- [Written problem 1]:
Extract from the listing, word for word, the lines that begin at the line containing "Masks at 253×253." and run through the last line of the listing, both ends included.
- [Written problem 2]:
Write what comes next in the report on food safety concerns over Polish poultry and eggs, starting right after its final sentence.

** begin Text extract **

The FSA, along with Food Standards Scotland (FSS) and the UK Health Security Agency (UKHSA), has urged consumers to exercise caution when handling and cooking chicken, turkey, and duck products at home. Notably, catering sites heavily rely on imported eggs, amplifying the potential risk.

Expressing dissatisfaction with the repeated occurrences, Emily Miles, FSA Chief Executive, and Christine Middlemiss, Chief Veterinary Officer, have written a letter to the European Commission and the Chief Veterinary Officer in Poland.

They highlighted the surge in cases associated with Polish poultry and eggs, sharing information on the number of establishments involved with Polish authorities.

“Each time we have detected a specific food safety concern we have acted promptly to keep consumers safe, but we are unhappy about the repeated occurrences,” said Miles.

In response to the escalating problem, an incident management group has been established to coordinate efforts across government departments, including Defra and UKHSA. This aims to shift from a case-by-case response to a more comprehensive strategy.

** end Text extract **
** begin Record extracts **

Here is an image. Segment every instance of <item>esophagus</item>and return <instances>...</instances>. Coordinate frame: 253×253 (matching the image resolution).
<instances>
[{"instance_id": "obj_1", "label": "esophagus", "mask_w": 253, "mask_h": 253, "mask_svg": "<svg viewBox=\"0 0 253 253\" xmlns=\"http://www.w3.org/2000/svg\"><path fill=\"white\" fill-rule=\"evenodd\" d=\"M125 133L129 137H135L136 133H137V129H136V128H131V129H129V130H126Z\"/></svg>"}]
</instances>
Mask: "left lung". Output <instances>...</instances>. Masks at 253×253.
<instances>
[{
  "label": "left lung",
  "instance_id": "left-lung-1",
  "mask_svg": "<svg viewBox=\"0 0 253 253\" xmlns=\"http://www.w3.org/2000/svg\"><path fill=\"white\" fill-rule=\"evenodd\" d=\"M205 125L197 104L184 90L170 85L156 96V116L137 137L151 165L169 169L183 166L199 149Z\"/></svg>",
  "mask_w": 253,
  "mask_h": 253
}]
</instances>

** end Record extracts **

- [Written reply 1]:
Mask: "left lung". Output <instances>...</instances>. Masks at 253×253.
<instances>
[{
  "label": "left lung",
  "instance_id": "left-lung-1",
  "mask_svg": "<svg viewBox=\"0 0 253 253\" xmlns=\"http://www.w3.org/2000/svg\"><path fill=\"white\" fill-rule=\"evenodd\" d=\"M205 125L197 104L184 90L170 85L156 96V116L137 137L151 165L169 169L183 166L199 149Z\"/></svg>",
  "mask_w": 253,
  "mask_h": 253
}]
</instances>

- [Written reply 2]:
The British Poultry Council (BPC) has called for stringent controls, urging authorities to check every load from Poland and reject those failing to meet requirements.

Richard Griffiths, BPC Chief Executive, expressed disappointment that Poland is exporting hygiene problems rather than addressing them.

The UK Office for Sanitary and Phytosanitary (SPS) Trade Assurance is set to conduct an audit of Poland in April 2024 to evaluate the controls in place.

In November, discussions on improving cooperation and information sharing on food safety incidents were requested under the EU/UK Trade and Co-operation Agreement, with talks expected to take place in early 2024.